- Written by: Mishima Yukio

Premiere
- Date: 1998 (this production)
- Place: City Theater of Tehran

= The Lady Aoi (Bahram Beyzai production) =

The Lady Aoi (بانو آئویی, Banou Aoi) was a 1998 production of Yukio Mishima's play of the same name in Persian translation, which was produced and directed by Bahram Beyzai. It is Beyzai's only production of a play by a playwright other than himself.

== Production ==
After about 18 years of no theater work since Death of Yazdgerd (1979), in 1997 Beyzai, at the indication of the officials of the new government of Mohammad Khatami (1997–2005), returned to Tehran from his brief stay in Strasbourg at the invitation of the International Parliament of Writers. He was given the green light to stage a play if he wished so.

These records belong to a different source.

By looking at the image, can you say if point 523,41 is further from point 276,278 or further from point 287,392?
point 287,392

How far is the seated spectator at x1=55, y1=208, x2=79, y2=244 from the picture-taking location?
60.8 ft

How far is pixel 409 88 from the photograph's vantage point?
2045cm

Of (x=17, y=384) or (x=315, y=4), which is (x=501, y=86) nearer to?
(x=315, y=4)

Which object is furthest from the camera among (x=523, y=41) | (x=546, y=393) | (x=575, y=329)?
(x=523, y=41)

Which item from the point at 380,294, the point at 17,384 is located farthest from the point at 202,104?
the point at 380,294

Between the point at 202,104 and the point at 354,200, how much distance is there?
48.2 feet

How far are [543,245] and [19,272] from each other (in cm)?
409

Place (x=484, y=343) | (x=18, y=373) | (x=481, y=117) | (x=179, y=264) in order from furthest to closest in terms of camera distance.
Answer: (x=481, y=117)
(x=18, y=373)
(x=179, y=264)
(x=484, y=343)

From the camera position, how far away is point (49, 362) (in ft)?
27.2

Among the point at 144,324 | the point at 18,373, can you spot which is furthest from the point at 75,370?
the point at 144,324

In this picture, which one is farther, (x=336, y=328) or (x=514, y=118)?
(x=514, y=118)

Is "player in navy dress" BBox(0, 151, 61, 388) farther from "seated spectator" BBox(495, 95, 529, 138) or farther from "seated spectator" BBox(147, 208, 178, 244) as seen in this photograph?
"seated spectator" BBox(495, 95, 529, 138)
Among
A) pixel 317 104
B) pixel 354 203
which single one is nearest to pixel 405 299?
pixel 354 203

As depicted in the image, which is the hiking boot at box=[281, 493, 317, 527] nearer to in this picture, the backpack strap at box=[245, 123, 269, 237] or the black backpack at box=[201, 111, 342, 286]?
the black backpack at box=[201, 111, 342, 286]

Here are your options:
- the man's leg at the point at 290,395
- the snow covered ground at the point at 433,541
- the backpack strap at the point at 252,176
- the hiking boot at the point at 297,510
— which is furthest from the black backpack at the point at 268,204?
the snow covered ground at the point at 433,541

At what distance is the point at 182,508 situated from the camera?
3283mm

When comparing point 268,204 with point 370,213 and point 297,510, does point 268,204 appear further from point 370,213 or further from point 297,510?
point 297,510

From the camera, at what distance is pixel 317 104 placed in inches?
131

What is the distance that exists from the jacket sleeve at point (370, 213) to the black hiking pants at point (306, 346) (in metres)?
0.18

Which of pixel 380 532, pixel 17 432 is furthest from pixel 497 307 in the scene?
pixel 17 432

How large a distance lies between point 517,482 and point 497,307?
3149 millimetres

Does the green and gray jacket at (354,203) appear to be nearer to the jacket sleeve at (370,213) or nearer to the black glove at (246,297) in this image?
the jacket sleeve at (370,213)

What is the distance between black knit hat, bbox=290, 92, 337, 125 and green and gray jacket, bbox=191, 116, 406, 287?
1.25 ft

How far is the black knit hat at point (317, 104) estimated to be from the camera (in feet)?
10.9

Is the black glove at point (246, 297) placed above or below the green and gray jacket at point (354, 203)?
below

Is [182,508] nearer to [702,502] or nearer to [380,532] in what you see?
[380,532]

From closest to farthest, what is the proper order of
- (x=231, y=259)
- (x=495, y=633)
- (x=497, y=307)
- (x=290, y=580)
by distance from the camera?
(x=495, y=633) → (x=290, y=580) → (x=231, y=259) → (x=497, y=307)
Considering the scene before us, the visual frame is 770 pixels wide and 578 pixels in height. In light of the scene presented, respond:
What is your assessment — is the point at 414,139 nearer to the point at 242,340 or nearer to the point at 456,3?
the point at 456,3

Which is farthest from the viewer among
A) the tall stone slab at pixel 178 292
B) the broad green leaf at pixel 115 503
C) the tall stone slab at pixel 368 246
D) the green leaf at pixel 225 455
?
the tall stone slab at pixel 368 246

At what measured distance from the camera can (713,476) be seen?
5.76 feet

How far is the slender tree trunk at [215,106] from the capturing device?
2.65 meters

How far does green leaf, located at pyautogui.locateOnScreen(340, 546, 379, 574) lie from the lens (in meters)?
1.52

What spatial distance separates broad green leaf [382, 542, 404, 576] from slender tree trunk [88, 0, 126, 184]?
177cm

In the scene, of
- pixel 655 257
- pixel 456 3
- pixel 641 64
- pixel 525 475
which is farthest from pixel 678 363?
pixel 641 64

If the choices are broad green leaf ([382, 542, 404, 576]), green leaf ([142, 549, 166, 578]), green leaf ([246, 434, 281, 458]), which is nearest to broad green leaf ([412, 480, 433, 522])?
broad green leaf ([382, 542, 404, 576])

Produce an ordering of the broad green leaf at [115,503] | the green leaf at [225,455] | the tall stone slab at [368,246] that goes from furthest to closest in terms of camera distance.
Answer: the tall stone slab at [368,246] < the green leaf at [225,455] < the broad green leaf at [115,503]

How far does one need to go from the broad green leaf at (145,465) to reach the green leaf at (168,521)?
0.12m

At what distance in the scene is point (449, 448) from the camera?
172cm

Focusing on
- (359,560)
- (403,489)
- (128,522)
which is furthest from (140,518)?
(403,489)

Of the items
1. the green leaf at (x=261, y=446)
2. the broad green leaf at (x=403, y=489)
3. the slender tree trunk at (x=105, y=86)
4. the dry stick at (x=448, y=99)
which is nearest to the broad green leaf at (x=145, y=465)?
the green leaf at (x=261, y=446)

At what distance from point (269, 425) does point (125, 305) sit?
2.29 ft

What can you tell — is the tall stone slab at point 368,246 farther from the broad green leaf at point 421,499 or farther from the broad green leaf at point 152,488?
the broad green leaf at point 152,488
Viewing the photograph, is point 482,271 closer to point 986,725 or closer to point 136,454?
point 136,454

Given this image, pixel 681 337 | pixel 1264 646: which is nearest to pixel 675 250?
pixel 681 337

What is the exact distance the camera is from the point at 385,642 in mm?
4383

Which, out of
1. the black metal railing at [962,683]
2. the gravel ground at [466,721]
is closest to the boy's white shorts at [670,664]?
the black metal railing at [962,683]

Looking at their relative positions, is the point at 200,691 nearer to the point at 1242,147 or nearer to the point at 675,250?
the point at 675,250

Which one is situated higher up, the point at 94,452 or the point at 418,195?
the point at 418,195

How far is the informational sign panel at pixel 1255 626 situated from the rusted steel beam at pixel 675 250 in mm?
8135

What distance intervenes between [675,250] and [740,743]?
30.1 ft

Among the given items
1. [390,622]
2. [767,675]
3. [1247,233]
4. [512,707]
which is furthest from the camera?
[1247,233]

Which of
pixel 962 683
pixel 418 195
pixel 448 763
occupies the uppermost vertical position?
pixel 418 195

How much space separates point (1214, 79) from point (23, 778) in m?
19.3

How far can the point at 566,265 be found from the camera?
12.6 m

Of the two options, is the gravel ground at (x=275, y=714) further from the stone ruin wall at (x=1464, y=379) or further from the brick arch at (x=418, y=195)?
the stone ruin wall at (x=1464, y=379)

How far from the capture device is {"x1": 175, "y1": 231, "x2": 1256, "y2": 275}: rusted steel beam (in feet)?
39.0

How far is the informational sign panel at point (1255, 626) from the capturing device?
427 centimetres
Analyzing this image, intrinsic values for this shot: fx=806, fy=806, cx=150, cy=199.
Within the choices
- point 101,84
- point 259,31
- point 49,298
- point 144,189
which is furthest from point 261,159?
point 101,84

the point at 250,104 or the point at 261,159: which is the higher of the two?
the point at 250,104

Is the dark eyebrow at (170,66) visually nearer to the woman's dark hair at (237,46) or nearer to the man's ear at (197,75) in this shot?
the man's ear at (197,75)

Earlier, Beyzai had translated Aoi no Ue, the Noh on which Mishima based his The Lady Aoi, into Persian. Now, finding out that Mojdeh Shamsaie, his wife, had acting in The Lady Aoi on her mind as her graduate work, he decided to produce this play for her. Huge popular interest made this performance a public event: instead of a single university performance, the play remained on stage for months, and audiences welcomed it greatly.

== Cast ==
- Rokujo . . . Mojdeh Shamsaie
- Hikaru . . . Parsa Pirouzfar
- Nurse . . . Mahshad Mokhberi

Subsequently, Mojdeh Shamsaie, already Beyzai's wife since 1992, became a fixed actress in all of his films and stage plays. She had first appeared in Beyzai's film Travelers in 1991.

== Reception ==
Most of the Persian critics and playwrights, among them Hamid Amjad, Shahram Jafarinejad and Hossein Kiani, responded favorably to the play. Amjad compared Beyzai's worldview with Mishima's. Jafarinejad admired the actresses as well as the actor (Pirouzfar) whom he considered less successful, but still quite agreeable. Kiani praised Beyzai's mise-en-scène and minor modifications.